I’m seeing a trend emerge here. I’m about to tell you 'bout another singer/songwriter, again who’s written and produced her own work, again on a major label. Hmm.
However, while Emilie Nicolas dabbled mostly in dainty shades of ivory, London-based artist Georgia slashes in broad strokes of maroon. In this debut, she emerges fully-formed yet ethereal, a spirit slipping between silky and sassy, between clattering beats and electro grinds. Perhaps you’d call it pop, but it’s not the cluttered gilded stage that most stars get squashed in. It’s a black light basement, a circle of devotees engaged in solemn ritual, screaming and whispering and clapping each other on.
Give it a minute. You have to float up from the album’s intro, a little sundry flourish (albeit with some misplaced cries of 'Georgia!' from a buncha kids) that slips you like a buttered chute into the buzzing, booming den of 'Kombine'. At once you’re assaulted at all fronts – ”I’m gonna get the wrong boy, but I’m a get you back,” Georgia cries with impish glee, amid strange Middle Eastern winds and a shufflin’, kinda Rihanna-ish stomp. That doesn’t sound like it should work, but in this electric miasma, it’s impossible to resist.
Indeed, with a bit of Knife-y drama and a touch of Missy Elliot flair, the lone songwriter packs a muted wallop. 'Be Ache' slams me to the wall every time, a battery of slugs churning underneath as Georgia shudders under sinister designs – ”you’re making me / the enemy”. It’s hard to tell what she’s the victim of, but the way she drips and glides under the underbelly of this seems frightening enough.
And when Georgia wants to swoop low and slow down, she does so swimmingly. 'Hold It' glides like a dream, a grandiose ice chunk of OMD-flavored pop with baroque crackles and a warm urban thump; 'GMTL' creeps cat-like with an alien grace much like FKA Twigs; the eerie closer 'You' evokes Benin City at their chilliest (although let’s face it, Georgia – Josh Idehen has you beat in close quarters espionage and lyrical dexterity). Only the quiet, chime-y ballad 'Heart Wrecking Animals' falls flat in such tin-studded company.

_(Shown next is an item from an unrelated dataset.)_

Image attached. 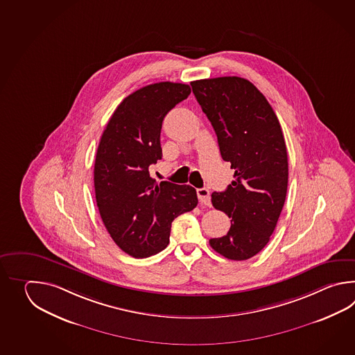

However, Georgia’s violet ritual peaks at the single 'Move Systems'. Shuddering from all sides with a rattling thud, it feels a bit like M.I.A turned inside out, or maybe Grimes in a fog, maybe even a sassier 23 Skiddo – and Georgia is her most devilish here, giddy with conspiracy, howling at the moon for a cause that never quite materializes. What are these systems? And how shall they move? One only asks these questions outside the circle; within, she is chieftain of the night, a deviant youth padding down the alleys at night, finding allies in drug dealers and fellow ne’er-do-wells. You get the feeling (again, outside the circle) that some sort of voyeurism is goin’ on here, that Georgia’s indulging in some romantic, revolutionary fantasy – but even if you can’t find a working manifesto in 'Move Systems', you can at least jive with the groove like the queen of the step team (trust me, I have).
Anyway, it works because Georgia has THAT kind of voice, the kind the PR folk call 'versatile'. She can cut through the electro massage murk (that’s a compliment) of 'Nothing Solutions' with Björk-high hopes; she can tame the slightly obnoxious swagger of 'Tell Me About It' with a velveteen coo that even makes me swoon. But it’s the way she shudders – like on the previously mentioned 'Be Ache', and also on the prickly, Depeche Mode cocktail 'Digits' – that really gets to me. Georgia can’t belt out across stadiums, but she can flex and twist into whatever crawlspace she finds herself in.
So. It’s an exciting world we live in, innit? Now one person can wield an arsenal of editing tools in their computer and, with some due diligence and an ear for melody, unleash sundry spirits like a sorcerer in street clothes. Mind, Georgia hasn’t really got anything new to say, but then not everyone can spin sharp words from the get-go. This is the future, sucker, and while indie rawk bands aren’t going away any time soon, they better up their game.